For a bond making-bond breaking reaction (e.g., an S_N² reaction)

Use SYMMETRY to set the two bonds equal. If does not matter that the bonds are of different type. For example, to locate the transition state for Br^- reacting with CH₄ to give CH₃Br, the C-Br and C-H bonds would be set equal.
Optimize the geometry, to minimize the DH_f. Any geometry optimizer could be used, but of course the default optimizer should be tried first.
Remove the symmetry constraint, and locate the transition state using TS. At this point, the main geometric change is to adjust the two bond lengths involved in the reaction.
For a worked example, see SN2

For barriers to rotation, inversion, or other simple reaction that does not involve making or breaking bonds

Optimize the starting geometry.
Optimize the final geometry.
Identify the coordinate that corresponds to the reaction. This is likely to be an angle or a dihedral.
Starting with the higher energy geometry, use a path option to drive the reaction in the direction of the other geometry. Use about 20 points, and go about half way to the other geometry--the transition state is likely to be between the higher energy geometry and the half-way point.
From the output, locate the highest energy point--this will be near to the transition state.
Starting with the geometry of the highest energy point, repeat the path calculation. Use smaller steps (0.1 times the previous step is usually OK), and again do 20 points.
Inspect the reaction gradient. It should drop as the transition state is approached. If it does, then use TS to refine the transition state.
For a worked example involving the rotation of the C2-C3 bond in butane, see Barriers.

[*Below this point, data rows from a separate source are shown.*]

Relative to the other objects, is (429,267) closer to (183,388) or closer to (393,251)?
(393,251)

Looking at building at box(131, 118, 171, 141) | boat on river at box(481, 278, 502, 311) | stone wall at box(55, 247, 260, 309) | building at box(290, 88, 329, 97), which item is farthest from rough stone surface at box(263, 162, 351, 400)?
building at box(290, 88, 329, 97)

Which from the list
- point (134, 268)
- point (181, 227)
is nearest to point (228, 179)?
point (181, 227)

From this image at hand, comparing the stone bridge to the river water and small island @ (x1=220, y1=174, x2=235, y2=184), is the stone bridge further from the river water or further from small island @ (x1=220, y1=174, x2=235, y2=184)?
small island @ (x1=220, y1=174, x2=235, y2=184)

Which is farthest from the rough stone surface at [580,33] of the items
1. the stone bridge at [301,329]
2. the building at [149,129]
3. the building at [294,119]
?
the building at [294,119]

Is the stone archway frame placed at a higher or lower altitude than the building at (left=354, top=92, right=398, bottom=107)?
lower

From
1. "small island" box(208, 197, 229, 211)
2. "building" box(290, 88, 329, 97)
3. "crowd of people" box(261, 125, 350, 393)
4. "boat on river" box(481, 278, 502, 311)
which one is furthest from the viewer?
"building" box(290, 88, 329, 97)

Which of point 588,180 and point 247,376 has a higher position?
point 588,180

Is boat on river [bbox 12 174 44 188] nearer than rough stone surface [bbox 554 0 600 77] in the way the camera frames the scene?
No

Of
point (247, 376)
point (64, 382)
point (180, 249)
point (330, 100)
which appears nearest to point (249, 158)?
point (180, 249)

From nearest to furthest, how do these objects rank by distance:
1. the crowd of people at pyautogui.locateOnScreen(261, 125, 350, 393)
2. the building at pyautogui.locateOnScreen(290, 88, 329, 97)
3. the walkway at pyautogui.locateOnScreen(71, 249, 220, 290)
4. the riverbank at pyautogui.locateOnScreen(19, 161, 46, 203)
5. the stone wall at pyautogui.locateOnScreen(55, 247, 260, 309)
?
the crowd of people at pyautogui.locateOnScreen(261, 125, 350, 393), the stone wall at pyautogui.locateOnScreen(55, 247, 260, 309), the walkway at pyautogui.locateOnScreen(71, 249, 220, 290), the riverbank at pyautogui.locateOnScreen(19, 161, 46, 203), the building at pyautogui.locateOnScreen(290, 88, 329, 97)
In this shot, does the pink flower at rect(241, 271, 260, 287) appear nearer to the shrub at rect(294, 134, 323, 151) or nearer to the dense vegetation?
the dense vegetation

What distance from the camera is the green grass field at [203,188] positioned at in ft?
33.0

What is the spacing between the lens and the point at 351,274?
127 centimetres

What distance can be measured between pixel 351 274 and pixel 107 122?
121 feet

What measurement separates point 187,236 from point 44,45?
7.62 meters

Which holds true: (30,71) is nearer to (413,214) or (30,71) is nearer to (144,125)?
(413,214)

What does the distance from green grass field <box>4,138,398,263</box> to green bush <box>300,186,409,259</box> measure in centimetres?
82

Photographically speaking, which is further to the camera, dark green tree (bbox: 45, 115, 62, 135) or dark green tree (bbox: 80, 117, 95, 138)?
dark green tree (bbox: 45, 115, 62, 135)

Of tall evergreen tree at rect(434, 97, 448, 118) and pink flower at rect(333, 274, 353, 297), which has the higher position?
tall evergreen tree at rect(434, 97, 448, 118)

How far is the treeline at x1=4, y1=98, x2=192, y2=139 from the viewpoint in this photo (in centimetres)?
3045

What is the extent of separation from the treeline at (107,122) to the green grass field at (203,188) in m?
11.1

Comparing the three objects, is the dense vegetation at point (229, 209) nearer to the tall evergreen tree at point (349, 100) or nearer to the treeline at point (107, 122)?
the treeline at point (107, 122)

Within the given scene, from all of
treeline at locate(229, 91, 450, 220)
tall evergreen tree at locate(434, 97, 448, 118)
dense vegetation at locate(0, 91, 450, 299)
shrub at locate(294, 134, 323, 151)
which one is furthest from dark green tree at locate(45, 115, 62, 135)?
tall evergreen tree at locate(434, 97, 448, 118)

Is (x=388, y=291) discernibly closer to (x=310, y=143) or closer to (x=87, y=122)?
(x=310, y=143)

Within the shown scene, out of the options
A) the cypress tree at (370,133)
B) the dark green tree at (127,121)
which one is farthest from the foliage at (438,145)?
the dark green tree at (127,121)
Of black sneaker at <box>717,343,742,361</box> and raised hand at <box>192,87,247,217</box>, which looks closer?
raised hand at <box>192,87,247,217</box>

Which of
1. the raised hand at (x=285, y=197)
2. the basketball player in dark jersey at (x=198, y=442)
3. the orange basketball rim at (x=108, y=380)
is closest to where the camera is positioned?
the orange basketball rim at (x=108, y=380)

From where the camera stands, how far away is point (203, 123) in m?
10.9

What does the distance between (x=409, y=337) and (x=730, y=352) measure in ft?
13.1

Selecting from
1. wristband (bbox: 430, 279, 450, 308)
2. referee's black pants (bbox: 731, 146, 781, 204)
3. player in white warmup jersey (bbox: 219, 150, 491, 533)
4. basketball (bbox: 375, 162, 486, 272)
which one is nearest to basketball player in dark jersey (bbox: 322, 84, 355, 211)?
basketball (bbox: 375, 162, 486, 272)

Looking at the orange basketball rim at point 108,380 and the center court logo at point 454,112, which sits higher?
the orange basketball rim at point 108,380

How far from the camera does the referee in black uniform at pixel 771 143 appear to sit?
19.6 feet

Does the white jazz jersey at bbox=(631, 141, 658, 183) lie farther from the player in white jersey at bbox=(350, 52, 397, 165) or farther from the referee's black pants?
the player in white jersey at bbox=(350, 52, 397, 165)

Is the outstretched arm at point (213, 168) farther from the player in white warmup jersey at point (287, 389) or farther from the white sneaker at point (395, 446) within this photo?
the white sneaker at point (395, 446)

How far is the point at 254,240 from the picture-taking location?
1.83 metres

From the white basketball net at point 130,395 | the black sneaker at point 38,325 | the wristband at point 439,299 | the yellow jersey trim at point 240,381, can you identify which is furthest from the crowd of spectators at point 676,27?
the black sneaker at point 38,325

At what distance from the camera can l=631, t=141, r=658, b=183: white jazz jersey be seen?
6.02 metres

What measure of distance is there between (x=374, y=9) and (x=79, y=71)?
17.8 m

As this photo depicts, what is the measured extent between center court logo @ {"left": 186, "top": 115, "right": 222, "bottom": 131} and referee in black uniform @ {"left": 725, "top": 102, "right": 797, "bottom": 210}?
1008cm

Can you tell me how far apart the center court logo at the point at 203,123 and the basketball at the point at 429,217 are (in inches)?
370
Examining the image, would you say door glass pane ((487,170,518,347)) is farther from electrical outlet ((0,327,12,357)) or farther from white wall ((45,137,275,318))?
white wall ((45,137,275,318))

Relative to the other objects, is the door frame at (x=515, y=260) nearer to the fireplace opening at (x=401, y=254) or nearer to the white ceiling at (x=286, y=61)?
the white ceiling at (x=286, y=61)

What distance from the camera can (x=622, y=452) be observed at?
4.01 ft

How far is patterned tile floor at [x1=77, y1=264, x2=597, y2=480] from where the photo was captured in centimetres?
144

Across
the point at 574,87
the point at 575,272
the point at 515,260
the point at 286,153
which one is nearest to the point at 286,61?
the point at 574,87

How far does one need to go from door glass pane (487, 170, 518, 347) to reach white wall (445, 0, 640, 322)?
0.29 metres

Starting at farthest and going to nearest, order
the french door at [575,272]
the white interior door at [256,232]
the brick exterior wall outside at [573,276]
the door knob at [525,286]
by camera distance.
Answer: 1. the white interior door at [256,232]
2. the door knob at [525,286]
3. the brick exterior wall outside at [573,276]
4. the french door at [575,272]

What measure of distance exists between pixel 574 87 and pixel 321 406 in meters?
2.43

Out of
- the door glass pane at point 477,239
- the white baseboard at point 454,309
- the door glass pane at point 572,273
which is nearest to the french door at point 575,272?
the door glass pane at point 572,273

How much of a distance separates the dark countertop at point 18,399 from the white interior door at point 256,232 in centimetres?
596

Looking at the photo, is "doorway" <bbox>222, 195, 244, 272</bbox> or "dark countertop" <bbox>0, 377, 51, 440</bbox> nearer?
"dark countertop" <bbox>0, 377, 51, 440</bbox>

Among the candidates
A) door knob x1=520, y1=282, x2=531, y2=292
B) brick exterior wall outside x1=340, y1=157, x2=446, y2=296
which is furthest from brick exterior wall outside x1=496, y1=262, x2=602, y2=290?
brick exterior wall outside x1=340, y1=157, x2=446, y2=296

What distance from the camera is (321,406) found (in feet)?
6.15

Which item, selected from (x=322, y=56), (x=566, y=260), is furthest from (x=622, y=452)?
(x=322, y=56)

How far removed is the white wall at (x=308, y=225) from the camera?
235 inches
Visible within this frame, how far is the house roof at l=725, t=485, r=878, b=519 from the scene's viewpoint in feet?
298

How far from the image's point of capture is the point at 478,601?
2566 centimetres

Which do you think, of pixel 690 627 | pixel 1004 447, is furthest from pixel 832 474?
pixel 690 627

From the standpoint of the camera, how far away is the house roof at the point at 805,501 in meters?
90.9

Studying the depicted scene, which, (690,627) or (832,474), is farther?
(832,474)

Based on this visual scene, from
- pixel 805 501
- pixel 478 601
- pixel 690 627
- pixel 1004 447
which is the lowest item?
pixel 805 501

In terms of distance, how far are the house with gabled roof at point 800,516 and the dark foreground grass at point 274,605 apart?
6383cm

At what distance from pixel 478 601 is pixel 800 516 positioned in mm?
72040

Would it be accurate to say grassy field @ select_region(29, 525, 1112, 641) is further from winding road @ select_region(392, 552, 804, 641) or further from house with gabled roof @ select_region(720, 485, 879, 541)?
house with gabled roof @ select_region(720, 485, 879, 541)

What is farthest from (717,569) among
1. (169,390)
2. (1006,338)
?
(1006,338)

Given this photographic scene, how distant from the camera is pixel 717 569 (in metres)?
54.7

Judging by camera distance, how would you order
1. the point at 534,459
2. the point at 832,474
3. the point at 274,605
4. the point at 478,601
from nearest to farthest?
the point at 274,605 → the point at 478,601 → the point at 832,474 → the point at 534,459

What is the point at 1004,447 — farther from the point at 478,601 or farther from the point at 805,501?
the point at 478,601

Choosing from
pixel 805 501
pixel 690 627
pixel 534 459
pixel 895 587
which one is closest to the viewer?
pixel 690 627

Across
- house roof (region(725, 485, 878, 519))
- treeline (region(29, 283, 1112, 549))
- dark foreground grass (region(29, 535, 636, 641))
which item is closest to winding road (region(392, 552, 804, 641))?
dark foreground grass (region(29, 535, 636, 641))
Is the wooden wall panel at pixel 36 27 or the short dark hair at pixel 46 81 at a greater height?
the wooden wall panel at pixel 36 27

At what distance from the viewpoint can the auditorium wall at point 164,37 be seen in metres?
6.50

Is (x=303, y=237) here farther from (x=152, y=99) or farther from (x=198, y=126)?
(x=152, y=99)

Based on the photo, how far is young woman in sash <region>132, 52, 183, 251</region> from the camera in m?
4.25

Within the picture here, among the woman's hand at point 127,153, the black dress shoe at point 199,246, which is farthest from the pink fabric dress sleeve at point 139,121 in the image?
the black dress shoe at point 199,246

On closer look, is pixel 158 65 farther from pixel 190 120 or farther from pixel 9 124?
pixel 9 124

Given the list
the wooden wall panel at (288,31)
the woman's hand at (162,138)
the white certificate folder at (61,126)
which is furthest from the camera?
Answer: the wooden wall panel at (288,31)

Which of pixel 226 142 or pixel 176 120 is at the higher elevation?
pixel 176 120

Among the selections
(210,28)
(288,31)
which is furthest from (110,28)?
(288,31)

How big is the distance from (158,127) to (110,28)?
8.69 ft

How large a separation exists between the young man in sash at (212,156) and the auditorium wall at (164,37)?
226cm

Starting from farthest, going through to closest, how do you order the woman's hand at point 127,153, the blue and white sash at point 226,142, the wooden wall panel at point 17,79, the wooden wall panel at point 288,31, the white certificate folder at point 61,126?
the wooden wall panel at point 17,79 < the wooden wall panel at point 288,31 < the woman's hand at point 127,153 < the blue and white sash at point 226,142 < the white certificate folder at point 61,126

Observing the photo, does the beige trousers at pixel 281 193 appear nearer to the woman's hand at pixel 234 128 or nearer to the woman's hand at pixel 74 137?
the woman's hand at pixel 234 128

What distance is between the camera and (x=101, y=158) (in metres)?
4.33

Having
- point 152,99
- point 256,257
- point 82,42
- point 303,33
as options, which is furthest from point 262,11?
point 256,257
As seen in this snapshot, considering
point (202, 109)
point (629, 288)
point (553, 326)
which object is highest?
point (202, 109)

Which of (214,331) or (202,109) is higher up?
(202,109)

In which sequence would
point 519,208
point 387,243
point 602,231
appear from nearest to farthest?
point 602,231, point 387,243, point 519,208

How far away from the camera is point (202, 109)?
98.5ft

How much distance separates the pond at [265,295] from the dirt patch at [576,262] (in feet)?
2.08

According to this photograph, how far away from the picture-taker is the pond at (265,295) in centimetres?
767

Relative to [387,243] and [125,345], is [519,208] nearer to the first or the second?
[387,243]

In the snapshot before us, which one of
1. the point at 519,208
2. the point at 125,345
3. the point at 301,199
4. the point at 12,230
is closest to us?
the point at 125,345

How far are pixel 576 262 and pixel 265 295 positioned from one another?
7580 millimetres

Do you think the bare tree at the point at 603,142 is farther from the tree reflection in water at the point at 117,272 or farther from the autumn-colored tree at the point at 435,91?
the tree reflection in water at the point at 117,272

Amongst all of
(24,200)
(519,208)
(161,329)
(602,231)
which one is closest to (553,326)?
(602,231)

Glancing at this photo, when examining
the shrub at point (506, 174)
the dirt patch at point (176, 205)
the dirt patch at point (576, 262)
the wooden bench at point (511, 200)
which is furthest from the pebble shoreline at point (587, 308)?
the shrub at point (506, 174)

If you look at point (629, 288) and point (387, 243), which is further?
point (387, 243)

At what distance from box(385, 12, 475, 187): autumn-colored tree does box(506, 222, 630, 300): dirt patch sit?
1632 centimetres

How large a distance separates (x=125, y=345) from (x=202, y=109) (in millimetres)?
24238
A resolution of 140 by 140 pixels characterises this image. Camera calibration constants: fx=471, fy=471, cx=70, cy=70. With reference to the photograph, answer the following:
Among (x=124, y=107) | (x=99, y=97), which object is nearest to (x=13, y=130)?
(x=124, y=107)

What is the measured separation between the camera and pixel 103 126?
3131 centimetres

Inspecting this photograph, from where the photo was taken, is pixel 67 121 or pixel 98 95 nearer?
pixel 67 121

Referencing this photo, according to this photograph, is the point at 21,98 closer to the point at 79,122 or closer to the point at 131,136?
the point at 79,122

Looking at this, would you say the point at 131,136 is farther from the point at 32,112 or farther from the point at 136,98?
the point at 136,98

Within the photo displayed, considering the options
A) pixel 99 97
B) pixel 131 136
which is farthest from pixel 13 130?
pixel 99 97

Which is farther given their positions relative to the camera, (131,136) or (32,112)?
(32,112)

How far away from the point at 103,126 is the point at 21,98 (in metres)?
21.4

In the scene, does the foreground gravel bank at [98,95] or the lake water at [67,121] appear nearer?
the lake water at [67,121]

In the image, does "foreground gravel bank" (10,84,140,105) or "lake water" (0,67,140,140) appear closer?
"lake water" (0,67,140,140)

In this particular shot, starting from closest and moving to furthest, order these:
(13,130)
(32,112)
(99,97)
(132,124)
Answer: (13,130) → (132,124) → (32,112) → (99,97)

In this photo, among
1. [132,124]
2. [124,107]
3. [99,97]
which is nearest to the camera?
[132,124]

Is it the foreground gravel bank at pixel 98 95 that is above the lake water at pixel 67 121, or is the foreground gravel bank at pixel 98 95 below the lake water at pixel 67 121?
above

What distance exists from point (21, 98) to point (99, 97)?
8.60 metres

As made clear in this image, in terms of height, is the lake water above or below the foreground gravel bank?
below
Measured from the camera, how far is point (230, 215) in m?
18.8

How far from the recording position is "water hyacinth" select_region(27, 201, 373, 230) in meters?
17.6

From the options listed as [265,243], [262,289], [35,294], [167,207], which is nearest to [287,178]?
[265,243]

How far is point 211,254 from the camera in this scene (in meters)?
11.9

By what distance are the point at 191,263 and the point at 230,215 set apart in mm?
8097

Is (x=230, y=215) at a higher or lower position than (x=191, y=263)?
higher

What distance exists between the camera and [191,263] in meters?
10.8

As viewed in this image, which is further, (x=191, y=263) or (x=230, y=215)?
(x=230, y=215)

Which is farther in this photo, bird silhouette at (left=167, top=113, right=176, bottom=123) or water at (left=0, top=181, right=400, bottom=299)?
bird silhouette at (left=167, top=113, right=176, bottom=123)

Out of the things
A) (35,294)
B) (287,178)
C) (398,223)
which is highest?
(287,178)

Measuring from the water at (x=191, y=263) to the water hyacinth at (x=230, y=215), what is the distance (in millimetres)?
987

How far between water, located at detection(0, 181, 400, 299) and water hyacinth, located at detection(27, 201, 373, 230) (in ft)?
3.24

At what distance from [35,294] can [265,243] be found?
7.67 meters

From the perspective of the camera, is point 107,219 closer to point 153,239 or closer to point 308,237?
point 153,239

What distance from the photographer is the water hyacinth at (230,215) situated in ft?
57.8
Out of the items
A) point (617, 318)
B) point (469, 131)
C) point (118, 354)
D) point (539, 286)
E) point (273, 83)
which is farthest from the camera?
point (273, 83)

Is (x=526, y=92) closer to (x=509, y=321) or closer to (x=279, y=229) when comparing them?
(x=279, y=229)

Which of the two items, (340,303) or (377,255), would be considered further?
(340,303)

For bond making or bond breaking reactions involving exactly one change in covalent bonding

Identify the reaction coordinate (the bond that makes or breaks)
Use a path calculation to drive the reaction.
The geometry of the highest point on the reaction path should then be used to start a TS calculation.
For a worked example (CH3-Br + F(-) => CH3-F + Br(-)) see SN2_Path

For bond making or bond breaking reactions involving exactly one bond being made and one bond being broken

The GRID calculation can be used. In this, two coordinates that are important in the reaction are chosen, and the Potential Energy Surface for the optimized geometry is generated for all reasonable values of these coordinates. Visual inspection of the resulting map can usually provide a guide to the transition state. Once the approximate transition state is determined, it can be further refined using TS.